El torneo se estaba transmitiendo en vivo por internet.

En el impactante video que recoge el momento, ampliamente difundido por redes sociales, se escuchan de fondo numerosos disparos y gritos antes de que la emisión se cortara.

Según el diario Los Angeles Times, que cita a un testigo, un participante abrió fuego después de perder una partida y, posteriormente, se quitó la vida.
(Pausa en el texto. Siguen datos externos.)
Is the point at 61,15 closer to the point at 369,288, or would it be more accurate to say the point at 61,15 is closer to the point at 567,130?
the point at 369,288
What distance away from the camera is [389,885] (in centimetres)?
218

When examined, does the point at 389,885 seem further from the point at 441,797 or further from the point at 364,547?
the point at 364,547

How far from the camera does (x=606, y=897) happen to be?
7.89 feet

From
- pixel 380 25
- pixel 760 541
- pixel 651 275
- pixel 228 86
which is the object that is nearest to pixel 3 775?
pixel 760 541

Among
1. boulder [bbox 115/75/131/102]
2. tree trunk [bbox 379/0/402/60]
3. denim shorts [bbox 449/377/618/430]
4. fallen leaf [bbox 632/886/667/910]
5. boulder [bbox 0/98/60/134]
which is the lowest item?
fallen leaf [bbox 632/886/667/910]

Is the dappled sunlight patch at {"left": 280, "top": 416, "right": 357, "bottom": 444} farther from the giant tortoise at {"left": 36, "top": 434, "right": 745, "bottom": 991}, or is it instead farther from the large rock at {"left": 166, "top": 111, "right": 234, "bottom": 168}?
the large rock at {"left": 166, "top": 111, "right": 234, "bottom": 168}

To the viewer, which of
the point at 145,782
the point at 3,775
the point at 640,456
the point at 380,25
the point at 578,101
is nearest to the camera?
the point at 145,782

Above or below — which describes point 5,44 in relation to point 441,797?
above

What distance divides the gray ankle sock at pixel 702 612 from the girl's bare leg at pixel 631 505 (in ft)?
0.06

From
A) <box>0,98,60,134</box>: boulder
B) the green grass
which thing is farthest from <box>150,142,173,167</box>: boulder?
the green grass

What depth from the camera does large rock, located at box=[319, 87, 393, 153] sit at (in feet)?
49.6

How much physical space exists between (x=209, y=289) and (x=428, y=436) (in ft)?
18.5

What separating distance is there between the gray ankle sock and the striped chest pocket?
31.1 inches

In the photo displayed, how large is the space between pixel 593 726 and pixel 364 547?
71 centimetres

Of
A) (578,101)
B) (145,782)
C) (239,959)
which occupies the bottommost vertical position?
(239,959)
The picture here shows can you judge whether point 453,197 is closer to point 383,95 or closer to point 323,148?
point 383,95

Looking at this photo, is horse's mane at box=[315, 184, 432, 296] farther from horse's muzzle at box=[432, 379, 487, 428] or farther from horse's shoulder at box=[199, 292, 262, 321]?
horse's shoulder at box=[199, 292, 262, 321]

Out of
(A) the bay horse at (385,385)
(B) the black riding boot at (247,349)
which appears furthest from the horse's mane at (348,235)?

Las autoridades, sin embargo, no confirmaron esta información.

La competición sobre el videojuego de fútbol americano Madden NFL se celebraba en un bar de juegos en el interior de un restaurante del Jacksonville Landing, un complejo comercial en el centro de la ciudad.

Los agentes de las fuerzas especiales (SWAT) rastrearon el edificio y rescataron a las personas que se habían escondido en los locales del centro comercial.

El gobernador de Florida, Rick Scott, dijo que estaba siendo informado sobre la situación y confirmó que habló con el alcalde de Jacksonville, Lenny Curry, para ofrecerle ayuda del estado.

Restricciones de armas en Florida

El estado de Florida ha sido escenario de grandes tiroteos masivos en los últimos años.

En 2016, 49 personas fueron asesinadas en la discoteca Pulse de Orlando, un club nocturno frecuentado por la comunidad LGBT.

El pasado mes de febrero, un exalumno de la escuela secundaria Marjory Stoneman Douglas, en Parkland, mató a 14 estudiantes y tres profesores.

Un mes después de esta matanza, el gobernador Rick Scott firmó una ley con nuevas regulaciones para controlar el acceso a las armas en Florida.

Las medida elevó de 18 a 21 años la edad para comprar rifles, impuso un período de espera de tres días en todas las ventas de armas y autorizó al personal docente a ir armado a las escuelas.

Prohibió también la venta de los llamados “bumpstocks”, unos dispositivos que permiten que un arma semiautomática funcione de manera similar a las automáticas.

Sin embargo, la legislación no incluyó la prohibición de los rifles de asalto, como reclaman muchos de los sobrevivientes de los tiroteos.

La Asociación Nacional del Rifle, de la que el propio Scott es miembro, presentó un recurso contra la nueva ley al considerar que viola los derechos constitucionales de los ciudadanos.